▶ PROBLEM STATEMENT
From the blog post below, extract the passage starting at "Just received my" up to and including "enarmoured by it.)", copying it word for word.

▶ EXTRACT
+ + + +

Wednesday, November 26, 2008

Moo business cards are ace

Just received my second lot of Big Fat business cards from the good people at Moo. I've got to say that I'm one impressed chappy. The print quality, the presentation (they come in a handy, and hardy, box made from recylced materials), the paper stock (also recycled) and the rapid delivery all add up to me wanting to give their whole company cuddles.

To think that I was initially disparaging to them, after they beat us at the Webby Awards. To be fair, I did add an addendum praising them almost immediately afterwards (mainly because after swallowing my bile-ish grapes of jealousy, I actually checked the site out and became quite enarmoured by it.)

The only unfortuante thing is, they are based in ol' London town, and I'm based in Australia, whose dollar has plummeted farther than Paris Hilton's under garments on a saturday night. Therefore, it's no longer fiscally feasible for me to partake in their papery prowess. However, I do recommend to my peeps abroad to check them out.

Tuesday, November 18, 2008

New CGS articles

Latest features for my CGSociety confreres ...






Steampunk stories

It's an exciting time in the Big Fat Lab - my good friends at CGSociety have commissioned me to write 3 short stories as inspirational pieces for their latest challenge. Their 23rd CGChallenge is called Steampunk Myths and Legends.


Artists have been tasked with creating "traditional myths and legends in the steampunk style using elements of gears, springs, brass and steam power. Re-imagine legendary characters from some of the world's most ancient stories, such as a steam-powered minotaur, or a Zeppelin-mounted Thor, hurling lightning bolts from the sky."

Here are 3 of my interpretations of this very cool genre ...

'Our modern times'
(c) Mike Hepburn, 2008

Voluminous red drapery slowly peeled apart to reveal a massive, flyspecked screen. All the eyes of the expectant audience looked up, as a sepia-tinged newsreel flickered to life.

“Mars has surrendered,” an aristocratic voice bellowed from loudspeakers placed throughout the steam-hazed room.

“This is truly an age where steel and steam have forged our glorious Empire,” the clipped accent continued, to the excited cheers of the patriotic crowd. “To think that all of this may not have been possible without the genius of Charles Babbage, and the prescience of our glorious Empress. Together they created computing powered by steam: the Analytical Engine. With this one invention the Steam Age is forever entwined with the Information Age.”

The screen was then filled with a small section of Babbage's computational device. The ever-evolving copper cage was larger than a city block. It contained countless valves, gears and ratchet wheels. Plumes of hot steam belched from giant boilers deep within its belly. Thousands of scientists were connected to it by copper wires, which were patched directly to their cerebral cortexes. The machine, combined with the many human minds, was capable of answering the most complex of scientific questions.

The Empire soon used these answers to conquer land, sea, sky, and now the very stars themselves. We learned how to harness the power of elecricity to reanimate vast armies of minotaurs and centaurs – long thought lost in the mists of myth. Our engineers built Titans. These colossal, metallic monsters stamped and tore apart all who would oppose us. Our legions of clockwork automatons crushed the rebel spirit from all that stood in our way. Finally, we built starships, with steam engines larger than mountains. With these we conquered Mars.

+ + + +

Stored items
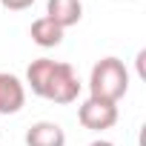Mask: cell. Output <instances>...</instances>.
<instances>
[{"label":"cell","instance_id":"9c48e42d","mask_svg":"<svg viewBox=\"0 0 146 146\" xmlns=\"http://www.w3.org/2000/svg\"><path fill=\"white\" fill-rule=\"evenodd\" d=\"M0 3H3L9 12H23V9H29L35 0H0Z\"/></svg>","mask_w":146,"mask_h":146},{"label":"cell","instance_id":"ba28073f","mask_svg":"<svg viewBox=\"0 0 146 146\" xmlns=\"http://www.w3.org/2000/svg\"><path fill=\"white\" fill-rule=\"evenodd\" d=\"M52 69H54V60H49V57H37V60H32L29 69H26V83H29V89H32L37 98L43 95V86H46V80H49V75H52Z\"/></svg>","mask_w":146,"mask_h":146},{"label":"cell","instance_id":"3957f363","mask_svg":"<svg viewBox=\"0 0 146 146\" xmlns=\"http://www.w3.org/2000/svg\"><path fill=\"white\" fill-rule=\"evenodd\" d=\"M78 120L89 132L112 129L117 123V103H109V100H100V98H86L78 109Z\"/></svg>","mask_w":146,"mask_h":146},{"label":"cell","instance_id":"52a82bcc","mask_svg":"<svg viewBox=\"0 0 146 146\" xmlns=\"http://www.w3.org/2000/svg\"><path fill=\"white\" fill-rule=\"evenodd\" d=\"M32 40L37 43V46H43V49H52V46H60V40H63V29L54 23V20H49V17H37L35 23H32Z\"/></svg>","mask_w":146,"mask_h":146},{"label":"cell","instance_id":"5b68a950","mask_svg":"<svg viewBox=\"0 0 146 146\" xmlns=\"http://www.w3.org/2000/svg\"><path fill=\"white\" fill-rule=\"evenodd\" d=\"M46 17L54 20L63 32L69 26H78L83 17V3L80 0H49L46 3Z\"/></svg>","mask_w":146,"mask_h":146},{"label":"cell","instance_id":"277c9868","mask_svg":"<svg viewBox=\"0 0 146 146\" xmlns=\"http://www.w3.org/2000/svg\"><path fill=\"white\" fill-rule=\"evenodd\" d=\"M26 103V86L9 75V72H0V115H17Z\"/></svg>","mask_w":146,"mask_h":146},{"label":"cell","instance_id":"30bf717a","mask_svg":"<svg viewBox=\"0 0 146 146\" xmlns=\"http://www.w3.org/2000/svg\"><path fill=\"white\" fill-rule=\"evenodd\" d=\"M89 146H115V143H112V140H92Z\"/></svg>","mask_w":146,"mask_h":146},{"label":"cell","instance_id":"7a4b0ae2","mask_svg":"<svg viewBox=\"0 0 146 146\" xmlns=\"http://www.w3.org/2000/svg\"><path fill=\"white\" fill-rule=\"evenodd\" d=\"M78 95H80V80L75 75V69L69 63H54L40 98H46L52 103H75Z\"/></svg>","mask_w":146,"mask_h":146},{"label":"cell","instance_id":"6da1fadb","mask_svg":"<svg viewBox=\"0 0 146 146\" xmlns=\"http://www.w3.org/2000/svg\"><path fill=\"white\" fill-rule=\"evenodd\" d=\"M129 92V69L117 57H103L92 66L89 75V98H100L109 103H117Z\"/></svg>","mask_w":146,"mask_h":146},{"label":"cell","instance_id":"8992f818","mask_svg":"<svg viewBox=\"0 0 146 146\" xmlns=\"http://www.w3.org/2000/svg\"><path fill=\"white\" fill-rule=\"evenodd\" d=\"M26 146H66V132L54 120H37L26 132Z\"/></svg>","mask_w":146,"mask_h":146}]
</instances>
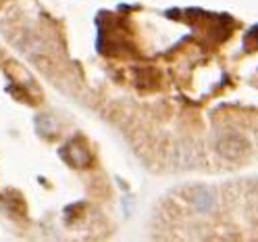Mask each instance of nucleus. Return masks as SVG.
I'll list each match as a JSON object with an SVG mask.
<instances>
[{
    "instance_id": "3",
    "label": "nucleus",
    "mask_w": 258,
    "mask_h": 242,
    "mask_svg": "<svg viewBox=\"0 0 258 242\" xmlns=\"http://www.w3.org/2000/svg\"><path fill=\"white\" fill-rule=\"evenodd\" d=\"M67 159H69V163H71L73 167H86V165L90 163L88 151L82 149V147H73V144L67 149Z\"/></svg>"
},
{
    "instance_id": "2",
    "label": "nucleus",
    "mask_w": 258,
    "mask_h": 242,
    "mask_svg": "<svg viewBox=\"0 0 258 242\" xmlns=\"http://www.w3.org/2000/svg\"><path fill=\"white\" fill-rule=\"evenodd\" d=\"M219 151L221 155L225 157H237L246 151V142L244 138H239V136H229V138H225L219 142Z\"/></svg>"
},
{
    "instance_id": "1",
    "label": "nucleus",
    "mask_w": 258,
    "mask_h": 242,
    "mask_svg": "<svg viewBox=\"0 0 258 242\" xmlns=\"http://www.w3.org/2000/svg\"><path fill=\"white\" fill-rule=\"evenodd\" d=\"M189 203L198 209V211L206 213V211H211V209L215 207V192L211 188H206V186H194L191 192H189Z\"/></svg>"
}]
</instances>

+ + + +

▶ CORRECT ANSWER
Just received my second lot of Big Fat business cards from the good people at Moo. I've got to say that I'm one impressed chappy. The print quality, the presentation (they come in a handy, and hardy, box made from recylced materials), the paper stock (also recycled) and the rapid delivery all add up to me wanting to give their whole company cuddles.

To think that I was initially disparaging to them, after they beat us at the Webby Awards. To be fair, I did add an addendum praising them almost immediately afterwards (mainly because after swallowing my bile-ish grapes of jealousy, I actually checked the site out and became quite enarmoured by it.)